To be, or not to be, that is the question:
Whether ’tis nobler in the mind to suffer
The slings and arrows of outrageous fortune,
Or to take arms against a sea of troubles
And by opposing end them.
I cannot read these five lines without thinking of Cuba’s Hamlet. Yes, Cuba has a Hamlet: the artist Hamlet Lavastida, who has enjoyed a remarkable professional career, with individual and group exhibitions at an equally impressive list of institutions, inside and outside of Cuba. We haven’t met in person or exchanged a single word. We’re friends on Facebook, but the friendship I profess for him goes beyond social media.

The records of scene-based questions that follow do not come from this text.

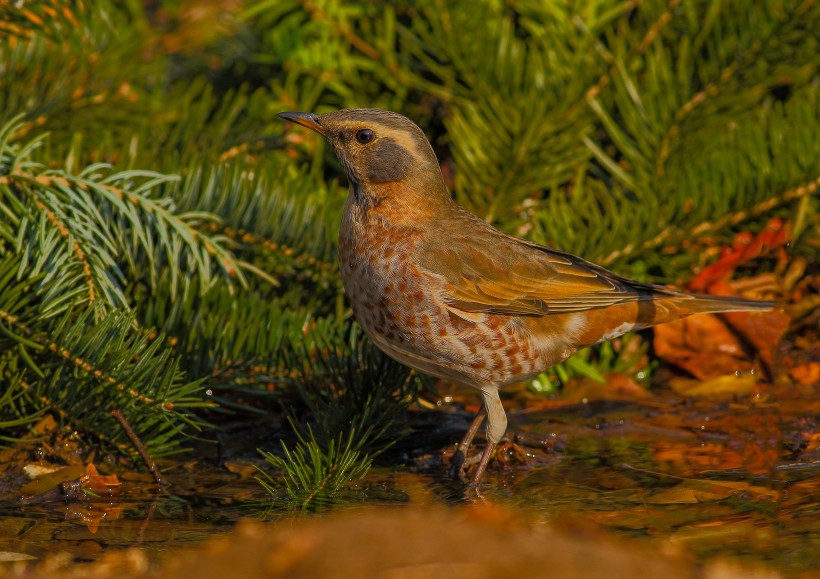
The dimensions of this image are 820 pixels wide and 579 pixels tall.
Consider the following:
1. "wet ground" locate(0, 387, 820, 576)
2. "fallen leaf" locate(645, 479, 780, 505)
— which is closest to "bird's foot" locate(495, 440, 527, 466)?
"wet ground" locate(0, 387, 820, 576)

Lavastida personifies two attributes that the regime on the island fears most: he is an exceptional artist and he is a Cuban who has decided to live in liberty in spite of the totalitarianism that rules over his country of origin. He is, moreover, a citizen who knows his rights and is capable of imagining —and imagining himself in— a Cuba where the terror of the State does not prevail. That is why, almost two months ago, after finishing up an artistic residence in Künstlerhaus Bethanien, in Germany, he decided to return to the island, even though he knew that the only art promoted by Castrismo is the art of repression.
Upon his arrival in Havana —vaccinated and with a negative Coronavirus test— the authorities sent him to an isolation center from which he should have left by Saturday, June 26t. I write “should have left,” because that day, before he was able to reunite with his loved ones, the State Security kidnapped him, and since then has kept him detained, incommunicado and subject to a series of interrogations in which he is accused of “incitement of criminal conspiracy,” a Kafkaesque charge invented by the same judicial system that created this legal threat in its Penal Code: “predisposition to commit social dangerousness in the future.” (Emphasis mine.) Hamlet is still in jail, incommunicado, and he contracted COVID while under detention. His family was not notified while he was symptomatic.

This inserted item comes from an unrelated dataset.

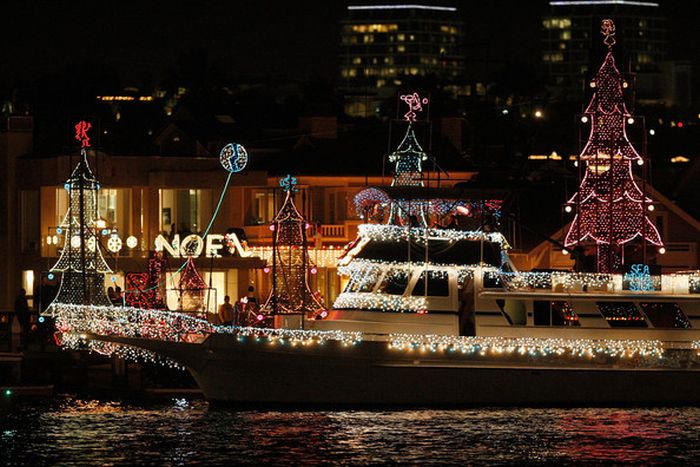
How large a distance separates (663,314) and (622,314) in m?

Hamlet Lavastida’s renown as an artist is not a requirement for demanding his release. The right to think, to speak, and to protest are not and should not be exclusive to those who, through the arts, show their vision of the world. By the same token, artists are not the only ones harassed by the Cuban military junta which, in its death throes, is lashing out like a wounded animal.
While so many of my friends in real life today —spread out over the globe— opt for silence, or look the other way, or succumb to apathy or fear, Lavastida —with his attitude, by the mere act of returning to our country and putting his body on the line— is defending my rights, and the rights of every fellow Cuban who is reading this text. The least I can do is to defend his rights when the regime wants to gag him.
This is personal. Today it’s Hamlet Lavastida. Tomorrow, it could be your mother, your close friend, your brother, you. This concerns you, wherever you are. Remember the initial meaning of hamlet. And act in solidarity. It is time to mobilize the village, the town, the little cluster of houses in the country.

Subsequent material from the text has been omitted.